WHAT YOU HAVE TO DO:
Reproduce only the lines of the material below that start at the line containing "1.Clean the walls and keep it dry." and stop at the line containing "6.Installation is complete.". Keep both end lines.

RECORDED DATA:
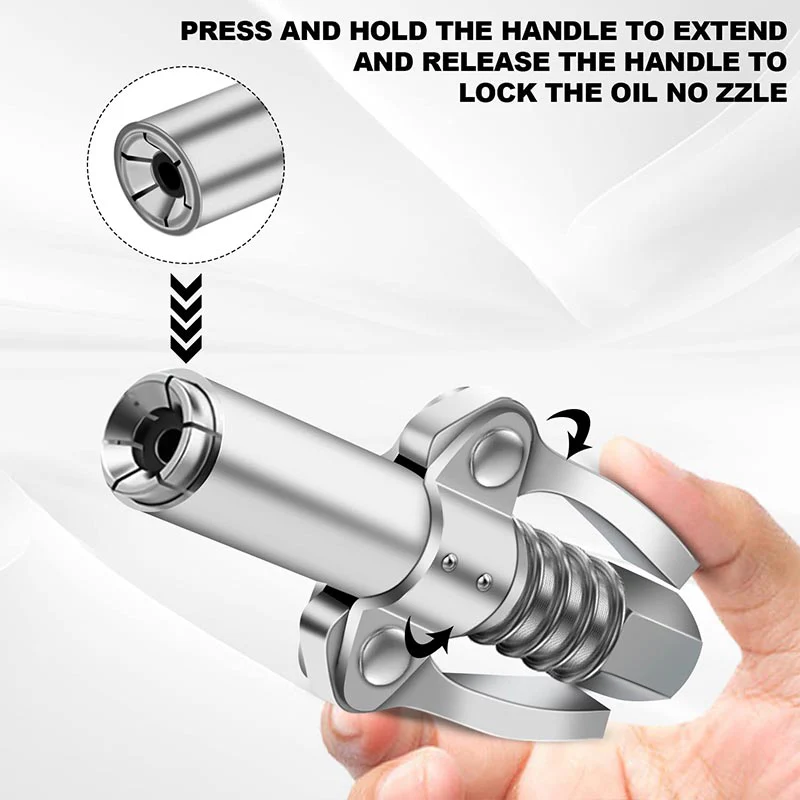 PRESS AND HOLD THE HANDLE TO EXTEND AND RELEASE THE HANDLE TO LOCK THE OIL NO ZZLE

--

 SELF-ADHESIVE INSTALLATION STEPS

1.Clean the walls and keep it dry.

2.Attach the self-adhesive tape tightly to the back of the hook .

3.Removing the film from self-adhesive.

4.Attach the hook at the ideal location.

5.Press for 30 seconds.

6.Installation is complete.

WRITTEN ANSWER:
1.Clean the walls and keep it dry.

2.Attach the self-adhesive tape tightly to the back of the hook .

3.Removing the film from self-adhesive.

4.Attach the hook at the ideal location.

5.Press for 30 seconds.

6.Installation is complete.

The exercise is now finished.